When the famed conservationist and father of the modern environmental movement Aldo Leopold wanted a place to sit down, he built himself a simple bench with timeless appeal. The bench is easy to replicate, so it makes a good garden project for those with little carpentry experience.
After gathering up all the tools and materials, this project can be completed in 2 hours or less. If you start early enough in the day, you can be sitting on a bench in your garden before the sun burns the dew off the grass. The hardest part of this bench project will be deciding where to put it when you’re finished making it.
1. Lay the 2-by-8 board across the sawhorses. Measure along the length of the board, making pencil marks at 33, 66, 84, and 102 inches. Using the speed square, scribe a 60-degree angle at each of these marks (A); the board will be cut along these lines.
2. Secure the board to the sawhorses with C-clamps (B). Make each cut (C). You will have four angled leg pieces plus the back and the seat (D).
3. Position one long angled board together with a short one. This will form one side of the bench. Clamp these together, making sure the feet are even. With a 3⁄8-inch spade bit, bore three holes though both pieces of wood about 2 inches apart, forming a triangle (E).
4. Tap the carriage bolts through the holes (F), put washers and nuts in place, and tighten with a 9⁄16-inch wrench (G). Repeat with the other two angled boards, creating a mirror image of the first leg. The short boards will become the support for the seat and must be on the inside.

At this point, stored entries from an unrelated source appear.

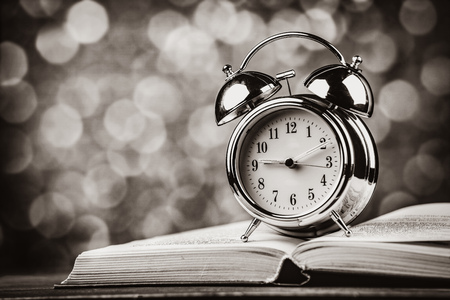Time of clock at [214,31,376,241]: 9:12
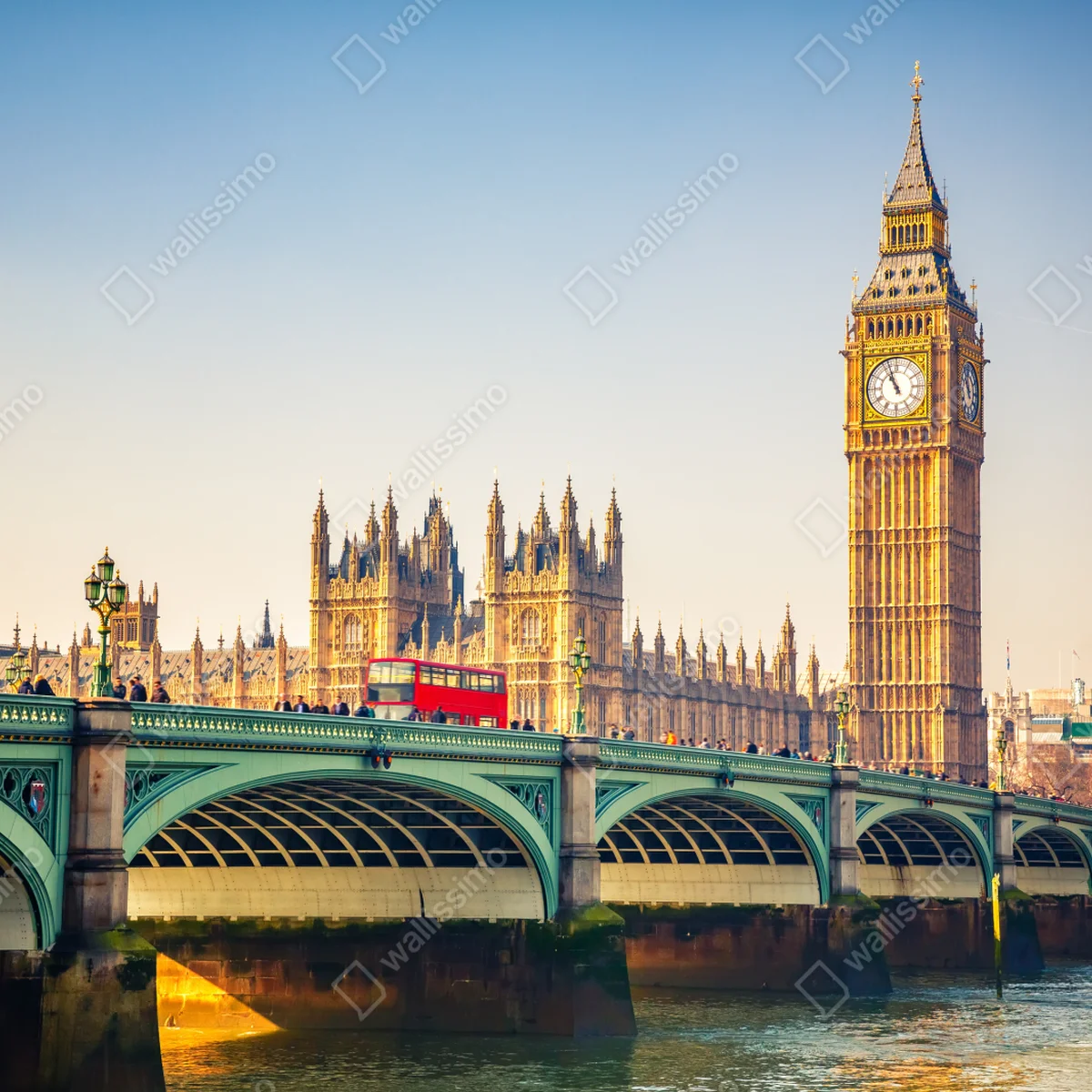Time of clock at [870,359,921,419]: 10:56
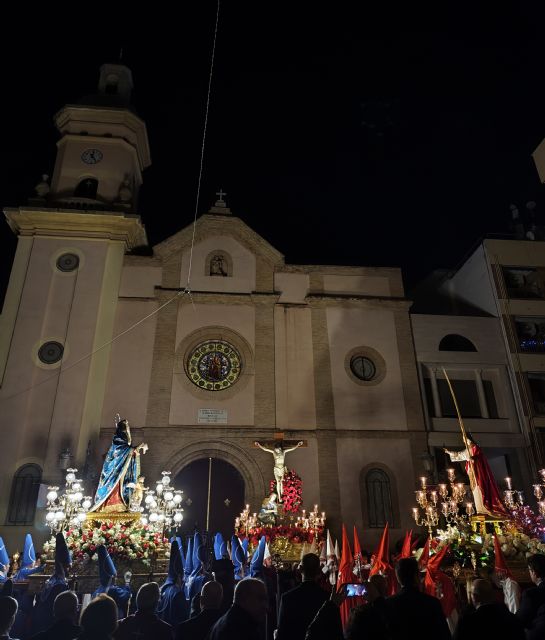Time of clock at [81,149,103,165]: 12:24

5. Once the two upright sides are assembled, set the bench seat in place, spanning the two sides. To avoid cracking the wood, drill pilot holes with the 1⁄8-inch drill bit before sinking the deck screws to secure the seat in place. Use three screws per side (H).
Affix the bench back in the same manner, being sure to drill pilot holes before sinking the deck screws. Use three screws per side.
Once the bench is assembled, it’s ready to place in the garden and enjoy. You can weatherproof it with a few coats of paint or stain, if you wish. At the very least, the cut edges of the bench legs should be sealed to prevent premature deterioration from ground moisture.